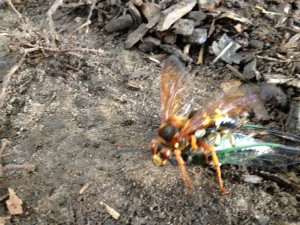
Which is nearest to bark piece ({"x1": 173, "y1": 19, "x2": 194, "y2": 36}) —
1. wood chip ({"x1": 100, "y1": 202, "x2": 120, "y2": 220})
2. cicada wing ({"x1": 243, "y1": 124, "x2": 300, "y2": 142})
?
cicada wing ({"x1": 243, "y1": 124, "x2": 300, "y2": 142})

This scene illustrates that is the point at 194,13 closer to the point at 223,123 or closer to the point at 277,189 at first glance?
the point at 223,123

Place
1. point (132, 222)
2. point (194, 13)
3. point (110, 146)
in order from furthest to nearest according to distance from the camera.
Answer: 1. point (194, 13)
2. point (110, 146)
3. point (132, 222)

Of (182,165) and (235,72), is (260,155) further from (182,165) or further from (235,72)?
(235,72)

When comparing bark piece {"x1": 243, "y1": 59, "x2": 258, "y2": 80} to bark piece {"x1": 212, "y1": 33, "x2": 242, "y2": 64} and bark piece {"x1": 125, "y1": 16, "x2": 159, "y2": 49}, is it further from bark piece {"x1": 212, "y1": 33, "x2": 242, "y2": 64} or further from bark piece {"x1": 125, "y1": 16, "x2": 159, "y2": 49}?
bark piece {"x1": 125, "y1": 16, "x2": 159, "y2": 49}

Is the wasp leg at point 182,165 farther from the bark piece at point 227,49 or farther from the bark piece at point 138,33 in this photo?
the bark piece at point 138,33

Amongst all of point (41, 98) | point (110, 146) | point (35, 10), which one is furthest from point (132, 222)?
point (35, 10)

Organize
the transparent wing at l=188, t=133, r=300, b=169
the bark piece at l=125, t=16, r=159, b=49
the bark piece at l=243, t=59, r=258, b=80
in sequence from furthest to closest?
the bark piece at l=125, t=16, r=159, b=49, the bark piece at l=243, t=59, r=258, b=80, the transparent wing at l=188, t=133, r=300, b=169

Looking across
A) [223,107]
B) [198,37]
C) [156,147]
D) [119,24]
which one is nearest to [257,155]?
[223,107]

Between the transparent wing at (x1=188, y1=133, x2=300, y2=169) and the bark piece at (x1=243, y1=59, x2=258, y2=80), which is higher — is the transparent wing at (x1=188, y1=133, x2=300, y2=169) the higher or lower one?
the lower one
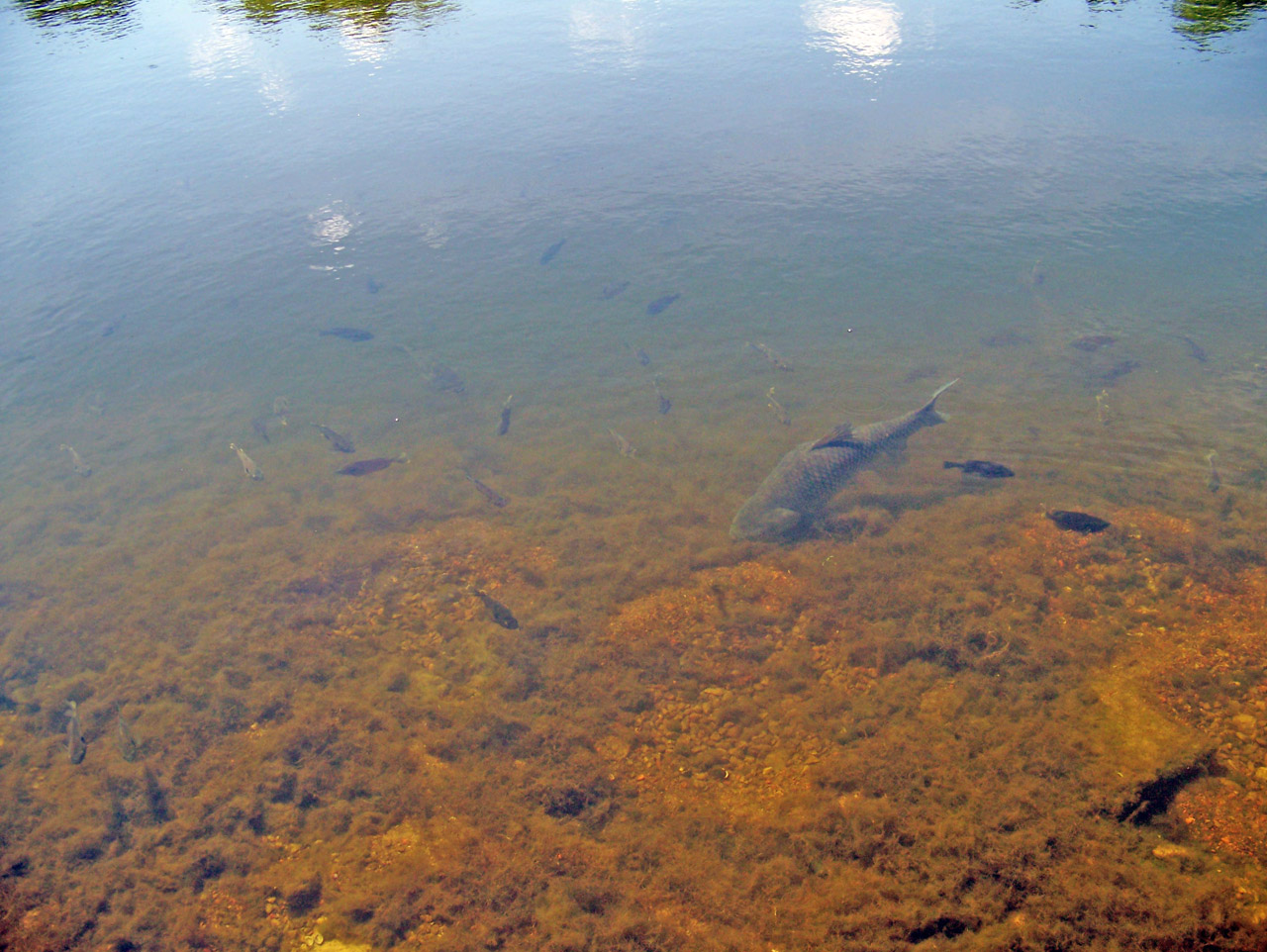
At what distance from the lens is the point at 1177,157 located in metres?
17.0

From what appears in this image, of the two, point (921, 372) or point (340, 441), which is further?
point (921, 372)

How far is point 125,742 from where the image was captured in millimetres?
6957

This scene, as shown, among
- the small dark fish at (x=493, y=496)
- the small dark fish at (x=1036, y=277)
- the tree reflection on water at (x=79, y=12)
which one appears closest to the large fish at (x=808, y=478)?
the small dark fish at (x=493, y=496)

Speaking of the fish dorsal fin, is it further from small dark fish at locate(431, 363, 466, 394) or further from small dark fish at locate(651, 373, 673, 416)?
small dark fish at locate(431, 363, 466, 394)

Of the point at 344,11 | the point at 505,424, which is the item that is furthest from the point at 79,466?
the point at 344,11

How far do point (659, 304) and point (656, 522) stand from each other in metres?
6.35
_ _ _
Take the listing above and print it exactly, apart from the pictures.

*Correct response*
Which is nearest to bark piece ({"x1": 173, "y1": 19, "x2": 194, "y2": 36}) —
1. wood chip ({"x1": 100, "y1": 202, "x2": 120, "y2": 220})
2. cicada wing ({"x1": 243, "y1": 124, "x2": 300, "y2": 142})
?
cicada wing ({"x1": 243, "y1": 124, "x2": 300, "y2": 142})

This scene illustrates that is the point at 194,13 closer to the point at 223,123 or closer to the point at 277,189 at first glance?
the point at 223,123

Place
1. point (132, 222)
2. point (194, 13)
3. point (110, 146)
in order from furthest to nearest according to distance from the camera.
Answer: 1. point (194, 13)
2. point (110, 146)
3. point (132, 222)

Of (182,165) and (235,72), is (260,155) further from (182,165) or further from (235,72)?
(235,72)

When comparing bark piece {"x1": 243, "y1": 59, "x2": 258, "y2": 80} to bark piece {"x1": 212, "y1": 33, "x2": 242, "y2": 64} and bark piece {"x1": 125, "y1": 16, "x2": 159, "y2": 49}, is it further from bark piece {"x1": 212, "y1": 33, "x2": 242, "y2": 64} or further from bark piece {"x1": 125, "y1": 16, "x2": 159, "y2": 49}?
bark piece {"x1": 125, "y1": 16, "x2": 159, "y2": 49}

Is the wasp leg at point 182,165 farther from the bark piece at point 227,49 or farther from the bark piece at point 138,33 in this photo?
the bark piece at point 138,33

Amongst all of point (41, 98) | point (110, 146) | point (35, 10), which one is furthest from point (132, 222)?
point (35, 10)

Organize
the transparent wing at l=188, t=133, r=300, b=169
the bark piece at l=125, t=16, r=159, b=49
the bark piece at l=243, t=59, r=258, b=80
in sequence from furthest to closest?
the bark piece at l=125, t=16, r=159, b=49, the bark piece at l=243, t=59, r=258, b=80, the transparent wing at l=188, t=133, r=300, b=169

Looking across
A) [223,107]
B) [198,37]
C) [156,147]
D) [119,24]
which one is nearest to [257,155]?
[223,107]

Between the transparent wing at (x1=188, y1=133, x2=300, y2=169) and the bark piece at (x1=243, y1=59, x2=258, y2=80), which is higher — is the transparent wing at (x1=188, y1=133, x2=300, y2=169) the higher or lower one?
the lower one
At what distance from the lens is the point at 1177,157 located in metres?
17.0

From what appears in this image, of the two, point (921, 372) or point (340, 441), which is further?
point (921, 372)

How far is point 125,742 from where the image was captured in millimetres?
6957

This scene, as shown, among
- the small dark fish at (x=493, y=496)
- the small dark fish at (x=1036, y=277)
- the tree reflection on water at (x=79, y=12)
which one appears closest to the large fish at (x=808, y=478)?
the small dark fish at (x=493, y=496)

Speaking of the fish dorsal fin, is it further from small dark fish at locate(431, 363, 466, 394) or further from small dark fish at locate(651, 373, 673, 416)?
small dark fish at locate(431, 363, 466, 394)

Of the point at 344,11 | the point at 505,424, which is the item that is furthest from the point at 79,466?
the point at 344,11

How far do point (659, 304) and point (656, 522) stand from each other in metres?
6.35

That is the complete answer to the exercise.